Here’s the full report. Let’s hope we get a definition of “housework,” because I’m pretty sure mowing the lawn and sealing the driveway isn’t on it.

Second hour: Literature for the young man. A recent study from the Center on Education Policy shows that boys’ reading performance lags behind their female peers.

Midday (11 a.m. – 1 p.m.) – Both hours: The DFL State Convention in Duluth. Guests are former St. Paul Mayor George Latimer and former Secretary of State Joan Growe. At noon: Political commentators Todd Rapp and Maureen Shaver.

How closely are you following the DFL state convention in Duluth?online surveys

Talk of the Nation (1-3 p.m.) – It’s Science Friday! First hour: The Hubble turns 20.

Second hour: A conversation with biologist E.O. Wilson about his new novel, “Anthill.”

All Things Considered (3-6:30 p.m.) – We’ll have an extensive segment on the DFL state convention.

The DNR begins work this summer to drain groundwater from Bovey, where an overflowing mine pit is seeping into basements and yards. That may help in the short term, but it doesn’t address the big problem. The Legislature approved more than $3 million two years ago to bring down the water level in the Canisteo pit, but state officials and a local planning board have yet to agree on the best plan. MPR’s Bob Kelleher will report.

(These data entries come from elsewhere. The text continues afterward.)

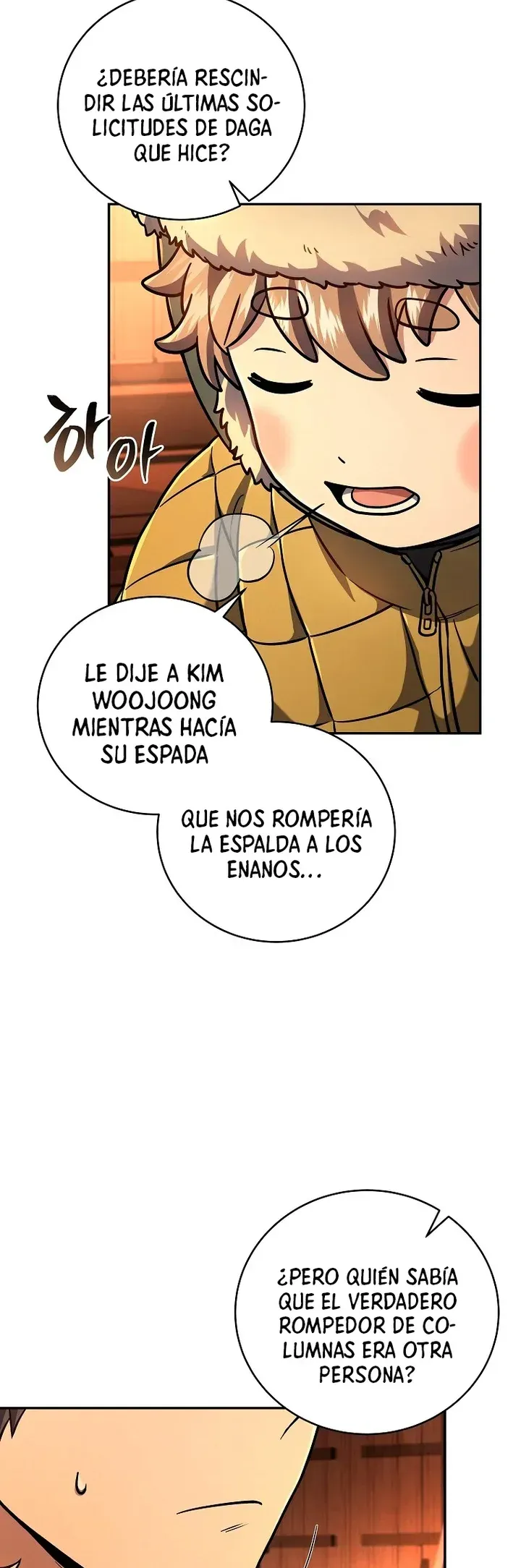 Read El regreso del jugador congelado es Manga Online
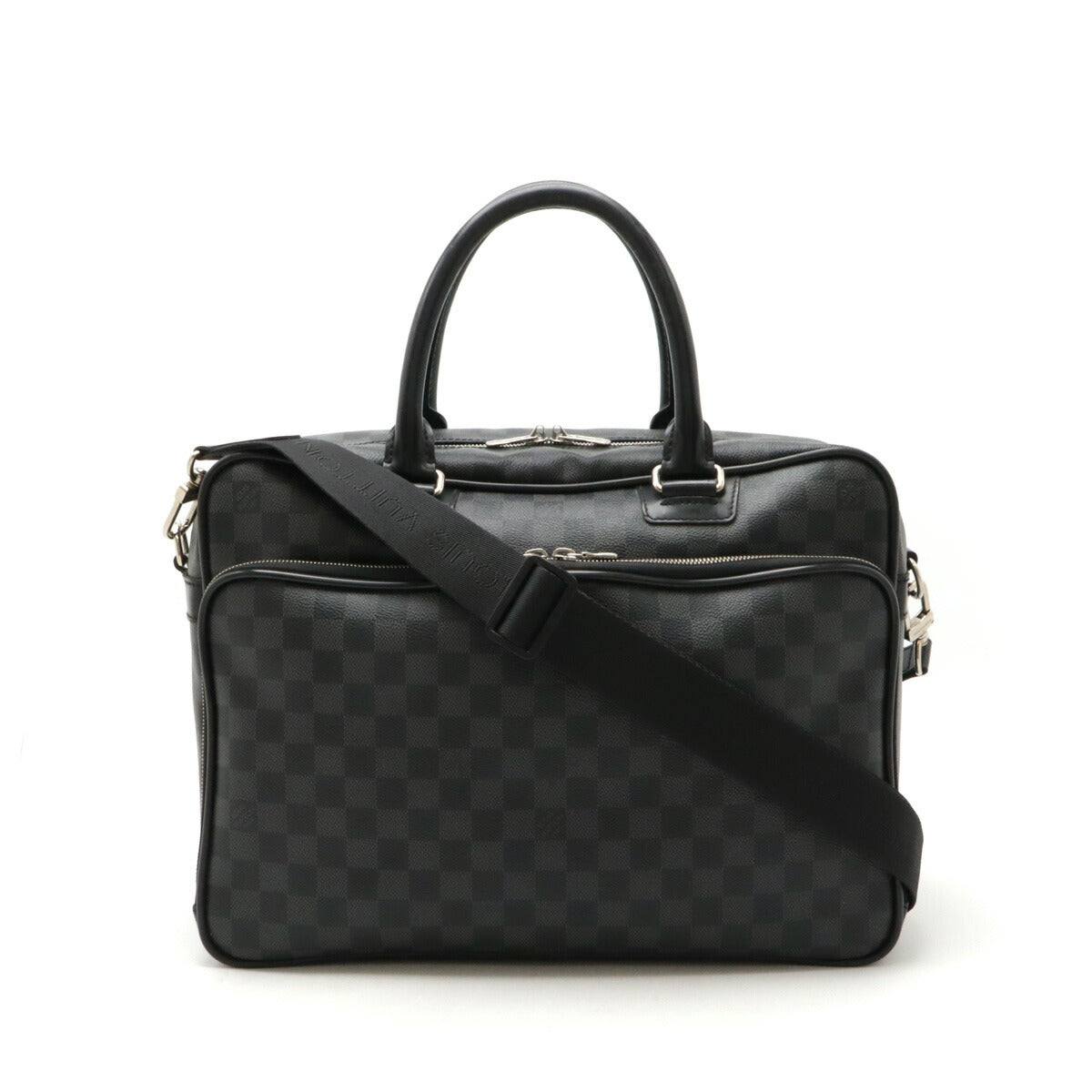 Louis Vuitton Damier Graphite Icare Briefcase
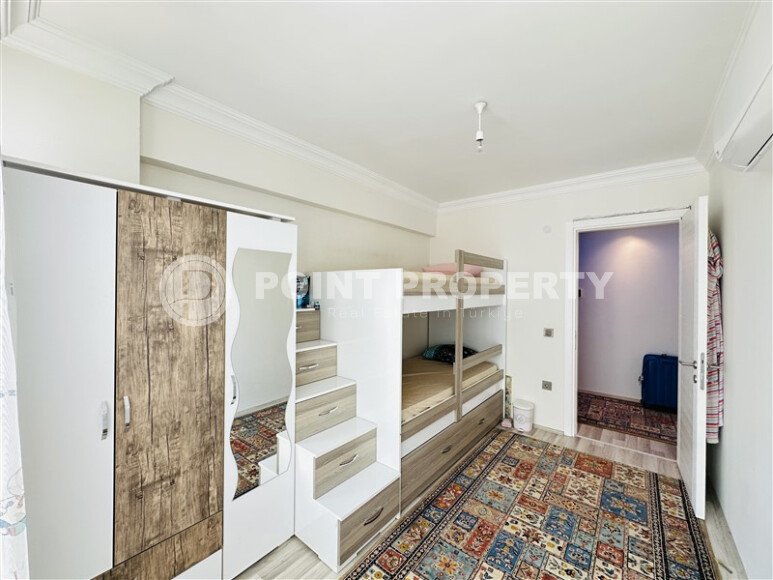 Уютная квартира 110 м², район Махмутлар, 500 метров до пляжа-id-10102-фото-7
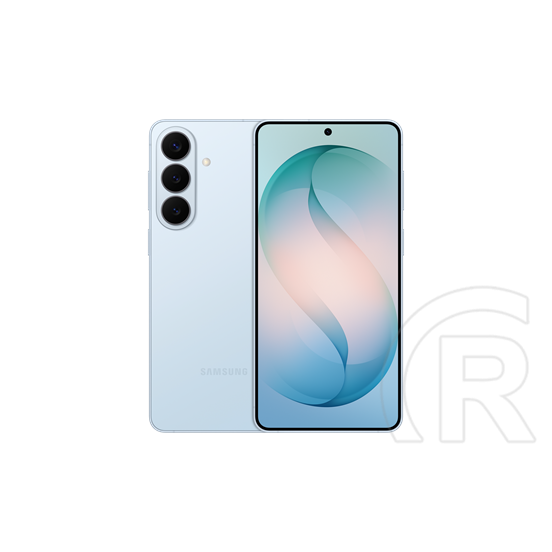 Samsung Galaxy S26+ mobiltelefon (Dual-SIM, 12/256 GB, égkék)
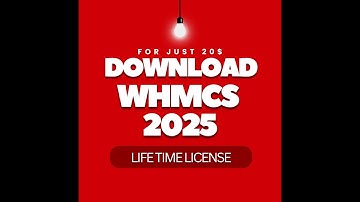 Whmcs license key free 2025 | Whmcs installation full tutorial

NPR will have an inside look at how the Los Angeles archdiocese treated one of its most notorious pedophile priests. The archdiocese knew for more than 15 years that Fr. Michael Baker was a pedophile. Instead of alerting authorities, the archdiocese decided to handle the situation on its own.

  • Kim E

    Thank you for posting the MPR story on low-income people on General Assistance. I work with several individuals who receive GA benefits, and it is very important to them and their well-being that they receive this help every month.